= Beginning of Section =

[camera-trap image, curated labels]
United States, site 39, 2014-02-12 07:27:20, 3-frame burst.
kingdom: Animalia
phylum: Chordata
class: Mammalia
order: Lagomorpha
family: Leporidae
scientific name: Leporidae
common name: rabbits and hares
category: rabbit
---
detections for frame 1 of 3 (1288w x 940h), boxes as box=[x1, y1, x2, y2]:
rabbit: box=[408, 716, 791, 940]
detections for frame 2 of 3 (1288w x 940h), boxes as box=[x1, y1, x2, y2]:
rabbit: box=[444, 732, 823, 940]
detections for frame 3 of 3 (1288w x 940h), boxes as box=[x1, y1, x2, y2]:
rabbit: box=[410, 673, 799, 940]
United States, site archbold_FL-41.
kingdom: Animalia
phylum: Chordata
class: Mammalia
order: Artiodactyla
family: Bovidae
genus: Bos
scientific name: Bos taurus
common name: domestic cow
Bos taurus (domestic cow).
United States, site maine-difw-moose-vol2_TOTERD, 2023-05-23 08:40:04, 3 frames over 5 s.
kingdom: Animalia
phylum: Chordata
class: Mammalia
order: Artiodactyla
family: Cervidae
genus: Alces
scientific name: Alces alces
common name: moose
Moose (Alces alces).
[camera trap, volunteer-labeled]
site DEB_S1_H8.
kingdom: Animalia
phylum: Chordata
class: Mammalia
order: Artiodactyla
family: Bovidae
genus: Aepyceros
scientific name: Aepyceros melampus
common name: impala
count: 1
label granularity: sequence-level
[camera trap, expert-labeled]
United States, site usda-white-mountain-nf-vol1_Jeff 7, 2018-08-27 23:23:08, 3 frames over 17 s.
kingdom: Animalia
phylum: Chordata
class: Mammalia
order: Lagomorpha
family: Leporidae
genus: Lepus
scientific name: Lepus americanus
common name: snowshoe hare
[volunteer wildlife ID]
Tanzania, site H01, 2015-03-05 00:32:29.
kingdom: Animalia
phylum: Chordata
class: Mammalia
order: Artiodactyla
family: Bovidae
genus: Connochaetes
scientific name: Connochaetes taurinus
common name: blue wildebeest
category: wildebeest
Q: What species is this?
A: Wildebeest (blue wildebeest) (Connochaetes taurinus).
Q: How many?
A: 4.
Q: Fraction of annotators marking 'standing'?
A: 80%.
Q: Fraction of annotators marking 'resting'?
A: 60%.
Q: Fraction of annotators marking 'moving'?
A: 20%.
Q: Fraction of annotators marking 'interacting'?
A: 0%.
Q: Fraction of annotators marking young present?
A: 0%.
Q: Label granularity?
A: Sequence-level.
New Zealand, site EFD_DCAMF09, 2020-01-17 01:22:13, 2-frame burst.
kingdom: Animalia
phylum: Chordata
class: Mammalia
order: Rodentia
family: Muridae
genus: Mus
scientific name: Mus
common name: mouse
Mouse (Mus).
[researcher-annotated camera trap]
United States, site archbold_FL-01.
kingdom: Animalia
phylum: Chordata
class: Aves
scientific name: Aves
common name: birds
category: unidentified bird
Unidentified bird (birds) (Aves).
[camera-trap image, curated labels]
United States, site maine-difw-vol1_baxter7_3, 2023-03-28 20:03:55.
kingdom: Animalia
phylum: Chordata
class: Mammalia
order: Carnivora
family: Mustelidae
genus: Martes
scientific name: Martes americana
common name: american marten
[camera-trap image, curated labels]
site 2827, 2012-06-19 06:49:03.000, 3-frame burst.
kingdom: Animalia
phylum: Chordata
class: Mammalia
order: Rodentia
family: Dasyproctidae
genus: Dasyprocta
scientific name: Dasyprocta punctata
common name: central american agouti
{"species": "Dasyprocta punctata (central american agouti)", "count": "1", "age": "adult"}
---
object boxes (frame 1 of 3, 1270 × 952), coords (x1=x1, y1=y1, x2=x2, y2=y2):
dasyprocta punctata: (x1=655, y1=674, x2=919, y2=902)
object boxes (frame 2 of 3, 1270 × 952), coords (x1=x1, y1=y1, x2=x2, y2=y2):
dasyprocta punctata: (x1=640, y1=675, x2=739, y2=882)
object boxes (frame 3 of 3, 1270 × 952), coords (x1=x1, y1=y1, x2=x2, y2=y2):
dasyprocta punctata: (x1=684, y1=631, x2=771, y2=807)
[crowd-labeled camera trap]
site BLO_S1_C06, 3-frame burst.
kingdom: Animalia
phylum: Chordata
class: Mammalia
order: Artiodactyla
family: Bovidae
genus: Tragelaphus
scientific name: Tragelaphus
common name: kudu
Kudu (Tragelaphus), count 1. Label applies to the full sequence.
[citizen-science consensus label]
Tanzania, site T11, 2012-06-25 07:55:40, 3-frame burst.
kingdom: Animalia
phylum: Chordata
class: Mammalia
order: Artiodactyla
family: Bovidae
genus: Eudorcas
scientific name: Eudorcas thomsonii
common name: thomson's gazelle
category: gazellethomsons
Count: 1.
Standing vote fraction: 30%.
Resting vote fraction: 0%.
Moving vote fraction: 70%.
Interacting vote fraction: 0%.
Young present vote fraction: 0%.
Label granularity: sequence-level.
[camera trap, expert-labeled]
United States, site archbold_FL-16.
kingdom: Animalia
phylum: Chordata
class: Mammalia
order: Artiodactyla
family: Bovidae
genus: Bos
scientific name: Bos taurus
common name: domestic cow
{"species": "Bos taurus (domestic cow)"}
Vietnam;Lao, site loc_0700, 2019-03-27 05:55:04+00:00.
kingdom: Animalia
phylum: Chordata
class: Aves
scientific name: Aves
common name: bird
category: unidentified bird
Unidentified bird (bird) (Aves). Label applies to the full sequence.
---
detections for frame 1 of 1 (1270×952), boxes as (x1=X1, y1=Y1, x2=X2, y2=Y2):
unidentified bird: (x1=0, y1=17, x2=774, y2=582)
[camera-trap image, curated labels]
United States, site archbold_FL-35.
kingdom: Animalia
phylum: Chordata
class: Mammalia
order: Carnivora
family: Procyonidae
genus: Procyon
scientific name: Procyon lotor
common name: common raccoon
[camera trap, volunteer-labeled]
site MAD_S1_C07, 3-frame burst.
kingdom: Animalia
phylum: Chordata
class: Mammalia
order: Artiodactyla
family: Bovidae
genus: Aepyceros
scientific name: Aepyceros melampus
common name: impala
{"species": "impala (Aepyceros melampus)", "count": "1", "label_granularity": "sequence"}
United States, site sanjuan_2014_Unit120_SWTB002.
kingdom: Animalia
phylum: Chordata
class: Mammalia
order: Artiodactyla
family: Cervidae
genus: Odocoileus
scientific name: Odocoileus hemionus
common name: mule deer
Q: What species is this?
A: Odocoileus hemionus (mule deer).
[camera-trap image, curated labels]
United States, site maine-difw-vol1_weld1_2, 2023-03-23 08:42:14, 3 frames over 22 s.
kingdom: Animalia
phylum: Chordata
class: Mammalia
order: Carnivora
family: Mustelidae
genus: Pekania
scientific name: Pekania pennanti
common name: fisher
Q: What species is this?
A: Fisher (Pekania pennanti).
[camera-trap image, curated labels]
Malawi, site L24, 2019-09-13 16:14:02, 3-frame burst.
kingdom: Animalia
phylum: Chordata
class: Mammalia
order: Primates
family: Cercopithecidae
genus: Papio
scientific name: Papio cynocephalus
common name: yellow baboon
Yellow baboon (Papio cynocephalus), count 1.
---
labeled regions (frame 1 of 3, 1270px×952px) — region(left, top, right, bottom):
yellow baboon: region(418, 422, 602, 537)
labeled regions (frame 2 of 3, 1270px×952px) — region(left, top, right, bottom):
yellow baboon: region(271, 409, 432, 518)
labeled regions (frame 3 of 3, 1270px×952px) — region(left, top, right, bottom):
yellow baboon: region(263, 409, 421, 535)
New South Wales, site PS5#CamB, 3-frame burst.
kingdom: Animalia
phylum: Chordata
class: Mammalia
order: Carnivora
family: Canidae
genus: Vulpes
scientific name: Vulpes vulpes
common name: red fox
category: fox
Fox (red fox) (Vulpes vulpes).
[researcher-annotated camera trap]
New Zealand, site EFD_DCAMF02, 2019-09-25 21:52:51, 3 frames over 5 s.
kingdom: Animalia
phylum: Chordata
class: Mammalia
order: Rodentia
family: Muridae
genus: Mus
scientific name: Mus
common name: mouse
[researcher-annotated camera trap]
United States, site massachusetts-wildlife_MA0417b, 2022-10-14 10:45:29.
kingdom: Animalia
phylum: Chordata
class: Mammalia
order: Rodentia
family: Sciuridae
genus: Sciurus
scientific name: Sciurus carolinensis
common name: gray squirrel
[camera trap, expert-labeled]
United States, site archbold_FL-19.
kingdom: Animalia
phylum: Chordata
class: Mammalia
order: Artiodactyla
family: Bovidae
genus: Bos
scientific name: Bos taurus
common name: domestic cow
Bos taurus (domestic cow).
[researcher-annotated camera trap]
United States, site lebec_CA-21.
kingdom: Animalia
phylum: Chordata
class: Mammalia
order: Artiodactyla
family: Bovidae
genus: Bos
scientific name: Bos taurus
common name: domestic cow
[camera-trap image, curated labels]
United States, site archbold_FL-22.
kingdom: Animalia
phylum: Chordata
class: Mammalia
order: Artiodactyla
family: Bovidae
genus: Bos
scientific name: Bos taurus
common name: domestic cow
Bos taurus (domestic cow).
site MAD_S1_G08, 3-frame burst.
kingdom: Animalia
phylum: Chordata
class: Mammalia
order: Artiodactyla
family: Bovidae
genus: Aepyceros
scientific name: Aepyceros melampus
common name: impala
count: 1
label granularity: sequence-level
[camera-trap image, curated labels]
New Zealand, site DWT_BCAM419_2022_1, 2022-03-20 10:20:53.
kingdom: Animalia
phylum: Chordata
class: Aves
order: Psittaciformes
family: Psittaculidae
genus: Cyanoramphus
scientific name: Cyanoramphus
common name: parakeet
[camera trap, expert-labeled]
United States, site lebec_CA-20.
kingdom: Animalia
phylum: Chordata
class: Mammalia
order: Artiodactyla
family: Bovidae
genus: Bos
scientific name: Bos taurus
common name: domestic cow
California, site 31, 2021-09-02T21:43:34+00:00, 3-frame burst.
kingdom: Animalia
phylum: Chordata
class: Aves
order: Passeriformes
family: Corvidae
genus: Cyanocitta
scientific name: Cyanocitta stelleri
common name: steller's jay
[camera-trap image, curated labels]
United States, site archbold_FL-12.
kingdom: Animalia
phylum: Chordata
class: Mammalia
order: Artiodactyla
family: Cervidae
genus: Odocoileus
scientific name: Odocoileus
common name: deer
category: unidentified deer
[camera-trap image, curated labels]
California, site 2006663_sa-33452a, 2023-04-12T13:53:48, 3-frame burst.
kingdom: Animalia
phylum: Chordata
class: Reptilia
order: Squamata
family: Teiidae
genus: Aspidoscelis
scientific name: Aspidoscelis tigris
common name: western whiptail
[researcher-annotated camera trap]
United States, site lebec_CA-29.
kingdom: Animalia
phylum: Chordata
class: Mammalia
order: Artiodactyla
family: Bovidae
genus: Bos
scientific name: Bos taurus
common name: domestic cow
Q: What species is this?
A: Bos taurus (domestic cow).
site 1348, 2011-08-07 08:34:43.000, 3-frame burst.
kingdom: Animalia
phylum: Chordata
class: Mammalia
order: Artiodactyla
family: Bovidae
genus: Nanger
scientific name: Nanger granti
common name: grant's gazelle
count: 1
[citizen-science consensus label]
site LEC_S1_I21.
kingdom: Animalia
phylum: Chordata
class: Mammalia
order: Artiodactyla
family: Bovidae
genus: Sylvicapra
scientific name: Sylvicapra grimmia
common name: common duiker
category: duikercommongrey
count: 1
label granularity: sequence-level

= End of Section =

The required output is the set of lines from the first line of the data through the line that contains "category: rabbit", transcribed exactly.

### [Output for this exercise]
[camera-trap image, curated labels]
United States, site 39, 2014-02-12 07:27:20, 3-frame burst.
kingdom: Animalia
phylum: Chordata
class: Mammalia
order: Lagomorpha
family: Leporidae
scientific name: Leporidae
common name: rabbits and hares
category: rabbit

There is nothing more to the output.